Perhaps the most challenging aspect of the book is the author’s approach to her subjects of research. For the sake of authenticity, Erdmans, a middle-class academic feminist, has invited them to join her in an attempt to recreate their lives, make them coauthors who equally construct their stories for the purpose of the manuscript. There are clear consequences tothis empirical method. Their stories are partial, but not necessarily false. In allowing them to edit and comment on the manuscript, Erdmans corrects some of the biases that arise from her academic (and feminist) perspective: “I did not write this to expose them but to better understand the private worlds of white women in this generational cohort.” And although these women may be constructing a positive image of themselves for the sake of the sociologist niece and her public document, we nonetheless must ask, why the positive construction? How do they manage to have such strong feelings of self-worth in a society that renders them second-class citizens, treat them unequally, undervalue their work as mothers and housewives? As Erdmans is clearly aiming at voicing this question, she also needs to ensure that they develop an understanding of this empowering exercise. And, possibly, this is the weakest of the book’s achievements.

While it is clear that the Grasinski girls provisionally accept the idea of gender equality, they do not see themselves as feminists. Neither can we (readers) resolve the ambiguity as to the actual outcome of the underlying practice. Positing the family as a unit rather than themselves as individual subjects, these stay-at-home mothers do not subordinate their needs to those of their husbands, who are similarly caught up in the paradigmatic division of family labor. What unmistakably remains to be addressed is that the very same division of labor perpetuates gender inequalities, privileging paid labor (and career as apposed to job) as an economically valuable and therefore recognizable form of activity. In this structure of labor, “nonnworking” or part-time working mothers may be less willing to leave the safety of marriage, and will continue to build on the paradigm of the self-awarding economy of mothering.
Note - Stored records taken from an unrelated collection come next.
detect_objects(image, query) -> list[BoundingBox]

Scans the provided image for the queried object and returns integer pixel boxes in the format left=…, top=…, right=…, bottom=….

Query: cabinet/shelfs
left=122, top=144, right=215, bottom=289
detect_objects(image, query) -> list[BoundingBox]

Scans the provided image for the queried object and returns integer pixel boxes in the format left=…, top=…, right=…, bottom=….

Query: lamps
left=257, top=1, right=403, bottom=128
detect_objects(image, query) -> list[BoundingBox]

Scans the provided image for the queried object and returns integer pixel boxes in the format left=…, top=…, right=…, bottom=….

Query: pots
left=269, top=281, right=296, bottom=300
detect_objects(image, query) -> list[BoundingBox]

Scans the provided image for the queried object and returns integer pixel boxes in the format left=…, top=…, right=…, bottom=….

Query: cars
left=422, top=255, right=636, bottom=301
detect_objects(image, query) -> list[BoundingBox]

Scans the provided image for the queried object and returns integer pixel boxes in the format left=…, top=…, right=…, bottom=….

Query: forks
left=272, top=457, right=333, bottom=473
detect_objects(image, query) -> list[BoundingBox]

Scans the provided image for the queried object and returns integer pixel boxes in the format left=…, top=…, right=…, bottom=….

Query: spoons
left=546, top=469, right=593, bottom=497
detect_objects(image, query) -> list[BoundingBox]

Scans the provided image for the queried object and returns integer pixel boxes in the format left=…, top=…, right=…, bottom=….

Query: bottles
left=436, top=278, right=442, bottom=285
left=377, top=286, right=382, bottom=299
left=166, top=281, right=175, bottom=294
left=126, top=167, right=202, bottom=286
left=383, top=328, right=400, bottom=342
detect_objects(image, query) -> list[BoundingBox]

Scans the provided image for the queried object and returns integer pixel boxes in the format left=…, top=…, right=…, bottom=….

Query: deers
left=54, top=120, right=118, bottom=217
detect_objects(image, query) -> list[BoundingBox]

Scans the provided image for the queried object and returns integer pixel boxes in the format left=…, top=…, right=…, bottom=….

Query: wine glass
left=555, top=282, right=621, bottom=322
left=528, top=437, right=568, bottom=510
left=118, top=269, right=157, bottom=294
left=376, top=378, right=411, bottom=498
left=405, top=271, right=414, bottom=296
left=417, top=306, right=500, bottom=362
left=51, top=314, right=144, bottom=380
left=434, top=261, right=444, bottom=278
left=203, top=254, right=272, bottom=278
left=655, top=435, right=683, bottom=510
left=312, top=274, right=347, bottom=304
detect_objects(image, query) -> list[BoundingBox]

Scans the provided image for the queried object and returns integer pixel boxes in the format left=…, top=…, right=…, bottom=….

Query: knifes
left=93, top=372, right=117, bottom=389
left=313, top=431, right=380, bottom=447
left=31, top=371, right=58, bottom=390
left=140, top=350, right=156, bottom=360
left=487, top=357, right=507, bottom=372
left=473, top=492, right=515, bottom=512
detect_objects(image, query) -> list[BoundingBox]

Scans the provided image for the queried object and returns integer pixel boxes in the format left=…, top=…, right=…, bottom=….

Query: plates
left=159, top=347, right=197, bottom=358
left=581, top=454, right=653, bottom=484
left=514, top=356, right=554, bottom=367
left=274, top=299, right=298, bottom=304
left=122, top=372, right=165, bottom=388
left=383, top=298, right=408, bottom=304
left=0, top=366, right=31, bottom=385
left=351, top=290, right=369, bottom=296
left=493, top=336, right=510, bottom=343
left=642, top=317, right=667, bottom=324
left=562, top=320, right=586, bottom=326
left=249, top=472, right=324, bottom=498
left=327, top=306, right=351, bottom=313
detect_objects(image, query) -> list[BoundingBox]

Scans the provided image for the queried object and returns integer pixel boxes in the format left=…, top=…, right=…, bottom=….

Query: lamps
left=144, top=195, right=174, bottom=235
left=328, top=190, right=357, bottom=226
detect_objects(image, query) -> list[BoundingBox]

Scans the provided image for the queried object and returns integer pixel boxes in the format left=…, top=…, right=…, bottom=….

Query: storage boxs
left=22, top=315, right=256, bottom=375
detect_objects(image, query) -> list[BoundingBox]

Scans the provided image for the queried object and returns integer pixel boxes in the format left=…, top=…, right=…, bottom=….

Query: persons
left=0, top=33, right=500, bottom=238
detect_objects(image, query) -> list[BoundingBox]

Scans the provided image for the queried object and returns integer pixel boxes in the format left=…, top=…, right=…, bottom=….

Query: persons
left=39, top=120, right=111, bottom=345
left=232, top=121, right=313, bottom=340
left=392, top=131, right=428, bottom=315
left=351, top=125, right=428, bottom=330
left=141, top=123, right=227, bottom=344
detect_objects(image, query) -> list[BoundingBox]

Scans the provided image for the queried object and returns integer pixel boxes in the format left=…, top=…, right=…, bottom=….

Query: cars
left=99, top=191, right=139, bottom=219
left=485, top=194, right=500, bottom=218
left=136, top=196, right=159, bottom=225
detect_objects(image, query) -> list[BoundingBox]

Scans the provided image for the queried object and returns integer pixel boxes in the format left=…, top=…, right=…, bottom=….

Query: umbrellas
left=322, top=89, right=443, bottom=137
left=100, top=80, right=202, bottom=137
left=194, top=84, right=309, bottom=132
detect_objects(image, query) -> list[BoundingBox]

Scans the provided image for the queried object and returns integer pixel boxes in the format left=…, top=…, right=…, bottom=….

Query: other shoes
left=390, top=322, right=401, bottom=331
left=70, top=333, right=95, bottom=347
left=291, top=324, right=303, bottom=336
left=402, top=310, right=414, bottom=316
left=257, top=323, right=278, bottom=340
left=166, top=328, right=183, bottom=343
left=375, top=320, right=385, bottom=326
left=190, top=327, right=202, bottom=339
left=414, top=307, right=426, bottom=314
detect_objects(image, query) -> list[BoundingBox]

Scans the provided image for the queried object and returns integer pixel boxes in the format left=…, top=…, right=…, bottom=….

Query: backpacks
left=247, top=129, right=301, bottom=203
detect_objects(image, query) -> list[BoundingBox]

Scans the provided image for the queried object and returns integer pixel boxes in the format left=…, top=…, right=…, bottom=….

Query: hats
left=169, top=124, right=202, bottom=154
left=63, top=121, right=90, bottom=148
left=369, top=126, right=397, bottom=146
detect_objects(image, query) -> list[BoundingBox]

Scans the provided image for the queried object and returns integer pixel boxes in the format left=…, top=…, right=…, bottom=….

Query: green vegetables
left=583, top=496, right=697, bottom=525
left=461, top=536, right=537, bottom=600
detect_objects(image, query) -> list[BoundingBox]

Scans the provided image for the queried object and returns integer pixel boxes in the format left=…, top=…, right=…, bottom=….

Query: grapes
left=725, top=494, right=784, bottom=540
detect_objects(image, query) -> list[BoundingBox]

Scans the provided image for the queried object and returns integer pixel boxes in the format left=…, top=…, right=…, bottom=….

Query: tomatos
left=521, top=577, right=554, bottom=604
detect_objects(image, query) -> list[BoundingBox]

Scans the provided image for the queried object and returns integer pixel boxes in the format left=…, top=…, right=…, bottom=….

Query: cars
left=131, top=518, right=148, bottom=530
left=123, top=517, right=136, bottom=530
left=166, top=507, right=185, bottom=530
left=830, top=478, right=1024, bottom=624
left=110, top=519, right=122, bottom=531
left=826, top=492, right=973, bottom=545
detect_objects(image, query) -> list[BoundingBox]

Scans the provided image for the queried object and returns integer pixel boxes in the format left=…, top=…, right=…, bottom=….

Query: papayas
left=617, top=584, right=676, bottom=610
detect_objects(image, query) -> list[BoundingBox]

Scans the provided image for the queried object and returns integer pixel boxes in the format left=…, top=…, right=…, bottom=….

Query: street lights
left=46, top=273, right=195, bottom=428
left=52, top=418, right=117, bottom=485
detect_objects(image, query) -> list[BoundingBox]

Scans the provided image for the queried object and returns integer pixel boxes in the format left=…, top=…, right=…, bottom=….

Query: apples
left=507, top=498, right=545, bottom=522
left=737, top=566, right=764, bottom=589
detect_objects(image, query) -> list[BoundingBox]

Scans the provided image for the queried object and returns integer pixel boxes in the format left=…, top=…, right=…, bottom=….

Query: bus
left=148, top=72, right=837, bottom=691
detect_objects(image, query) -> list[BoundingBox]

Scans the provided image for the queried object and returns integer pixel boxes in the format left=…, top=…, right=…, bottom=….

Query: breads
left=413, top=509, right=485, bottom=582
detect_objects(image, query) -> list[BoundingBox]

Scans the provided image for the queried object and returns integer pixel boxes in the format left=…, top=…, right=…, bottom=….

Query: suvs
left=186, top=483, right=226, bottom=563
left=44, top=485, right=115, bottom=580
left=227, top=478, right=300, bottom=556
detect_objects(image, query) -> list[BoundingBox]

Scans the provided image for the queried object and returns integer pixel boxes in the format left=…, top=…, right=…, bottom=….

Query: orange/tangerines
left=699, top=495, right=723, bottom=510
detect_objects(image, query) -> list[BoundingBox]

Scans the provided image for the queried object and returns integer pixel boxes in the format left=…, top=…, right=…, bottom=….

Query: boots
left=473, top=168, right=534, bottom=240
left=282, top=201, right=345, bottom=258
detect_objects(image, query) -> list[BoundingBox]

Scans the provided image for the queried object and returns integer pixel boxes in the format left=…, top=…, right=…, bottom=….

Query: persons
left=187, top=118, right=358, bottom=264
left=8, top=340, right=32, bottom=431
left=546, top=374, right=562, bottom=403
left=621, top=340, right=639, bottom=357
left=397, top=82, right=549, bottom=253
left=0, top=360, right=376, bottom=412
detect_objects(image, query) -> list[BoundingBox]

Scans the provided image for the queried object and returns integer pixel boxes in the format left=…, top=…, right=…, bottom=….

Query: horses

However, the family-focused economy argument inevitably crumbles when the marriage falls apart.

An in-depth feminist investigation of the complex set of reasons why the Grasinski girls refuse to challenge the conditions that create inequality would have certainly improved this book. Instead, we end up with a framework addressing choices that are both self-affirming and self-limiting, a framework attempting to challenge both the patriarchal and feminist narratives on who women are or what women should be. In this framework, motherhood and feminism as a particular blend of identity remains difficult to voice, underprivileged and, once again, unnecessarily paradoxical.